◆ **Goal of the exercise**
Decide whether each statement below agrees with the text on Kléber's service in the French Revolutionary Wars. Give yes or no for each, and quote the deciding words of the text.
(a) Kléber's battalion first elected him lieutenant-colonel.
(b) After his defeat at Tiffauges, Kléber lost his command.
(c) Kléber's promotion to divisional general followed the Republican victory at Cholet.
━━ Source text
In 1792, at the start of the French Revolutionary Wars, Kléber enlisted in the 4th Battalion of Volunteers of Haut-Rhin. Thanks to his military experience, he was at once elected adjutant and soon afterward lieutenant-colonel of the battalion. At the defense of Mainz in July 1793 he so distinguished himself that, though disgraced along with the rest of the garrison and imprisoned, he promptly won reinstatement, and was promoted to brigade general in August 1793.

Kléber was then posted to the Army of the Coasts of La Rochelle and deployed to Western France, where he took part in the suppression of the Revolt in the Vendée. Although beaten at the Battle of Tiffauges on 19 September 1793, he maintained good relations with the representatives on mission and managed to keep his command. A month later, Kléber contributed to the Republican victory at Cholet, earning him his promotion to divisional general on 17 October 1793. In these operations began his intimacy with General François Marceau, with whom he defeated the Royalists at the battles of Le Mans and Savenay in December 1793.
━━━━
━━ Data supplied
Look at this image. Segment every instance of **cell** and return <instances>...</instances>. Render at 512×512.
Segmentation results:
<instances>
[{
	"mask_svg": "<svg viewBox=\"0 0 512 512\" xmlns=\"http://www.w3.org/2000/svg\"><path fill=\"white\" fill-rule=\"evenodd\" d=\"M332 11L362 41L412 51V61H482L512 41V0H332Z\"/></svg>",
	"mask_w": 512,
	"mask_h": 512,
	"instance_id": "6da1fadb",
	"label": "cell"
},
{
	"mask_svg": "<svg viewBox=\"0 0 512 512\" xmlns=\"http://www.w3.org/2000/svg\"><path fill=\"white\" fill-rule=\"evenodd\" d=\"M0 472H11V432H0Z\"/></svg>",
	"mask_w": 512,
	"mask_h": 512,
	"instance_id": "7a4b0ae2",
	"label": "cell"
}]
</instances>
━━━━
◆ **Completed exercise**
(a) No: "he was at once elected adjutant and soon afterward lieutenant-colonel of the battalion."
(b) No: "he maintained good relations with the representatives on mission and managed to keep his command."
(c) Yes: "Kléber contributed to the Republican victory at Cholet, earning him his promotion to divisional general on 17 October 1793."